Benedict Carver, Los Angeles correspondent of Screen International, concurs: "As the twists and turns of this summer's box-office become even harder to follow, Hollywood is experiencing the downside to one of its sacred cows - the `event opening'. A lesson being learned this summer is that the bigger a film's start, the quicker its box-office drops off."

Look at the sequels. Even Steven Spielberg's Jurassic Park follow-up, The Lost World, has proved a relative disappointment. It opened in the US in mid-May with massive takings in excess of $100 million in its first 10 days, but over the next eight weeks it added not much more than the same again, and its present takings of $222 million have fallen far short of the $390 million made by Jurassic Park.

Qualified as its success is, The Lost World is a cast-iron hit, in sharp contrast to another sequel, Speed 2: Cruise Control - in six weeks it has taken just $44 million, less than half of what Speed made - and with a budget in the region of $125, Speed 2 cost around three times its predecessor. Yet everyone scoffed at Keanu Reeves, the male lead of the original, when he turned down the sequel last summer to go on tour with his band, Dogstar.

» **Extracted material**:
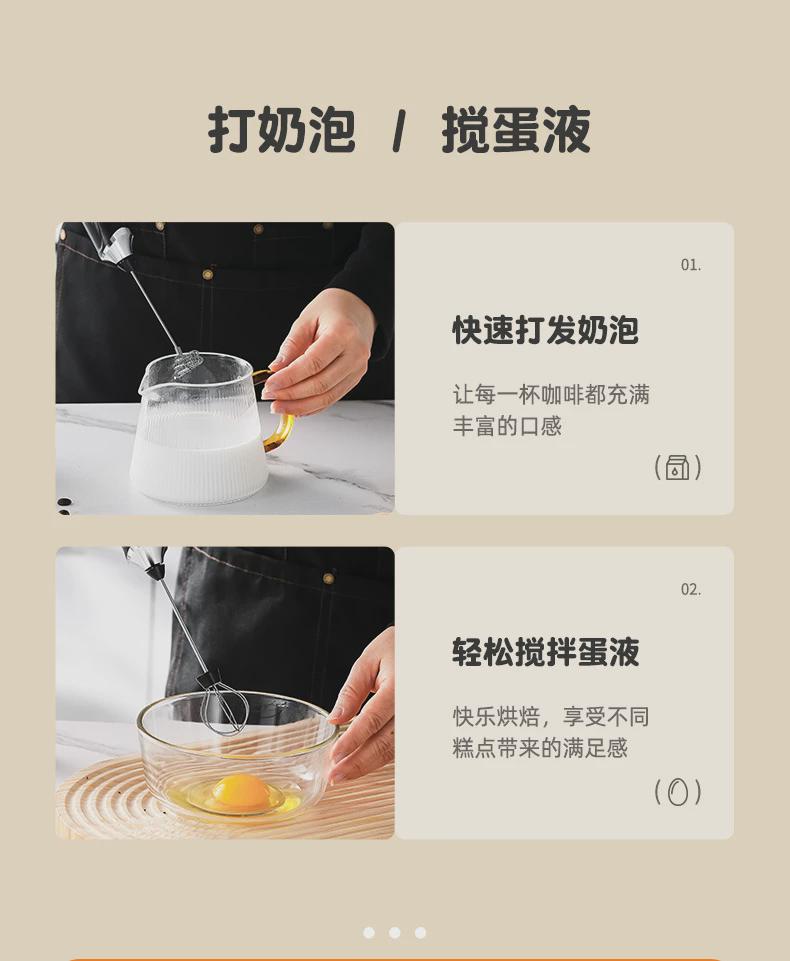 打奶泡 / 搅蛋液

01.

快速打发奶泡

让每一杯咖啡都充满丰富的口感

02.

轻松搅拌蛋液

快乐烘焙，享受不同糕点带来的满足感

» **Instructions**:
**a.** Answer these questions from the passage on Hollywood's summer box office, which comes before the records:
(i) Which publication employs Benedict Carver as its Los Angeles correspondent?
(ii) How much money did Jurassic Park make?
(iii) Why did Keanu Reeves turn down the sequel to Speed?
**b.** Carry on the passage on Hollywood's summer box office, which comes before the records, beginning after its last sentence.

» **Results in order**:
**a.**
(i) Screen International.
(ii) $390 million.
(iii) He turned it down to go on tour with his band, Dogstar.

**b.**
Despite a marketing and merchandising blitz - and paying Arnold Schwarzenegger a reported $25 million for six weeks' work to play the villain, Mr Freeze - the mega-budget Batman & Robin has fallen well short of expectations. As anticipated, it delivered an "event opening" with a $43 million first weekend, but it struggled for five weeks before finally attaining the $100 million mark last week. Yet the film's budget, added to the prints and advertising costs of releasing it in the US, came to an estimated $140. Of all this summer's cynically packaged blockbusters, none was as lazy and uninspired as Batman & Robin, and word-of-mouth soon counteracted the mass of publicity pumped into its opening.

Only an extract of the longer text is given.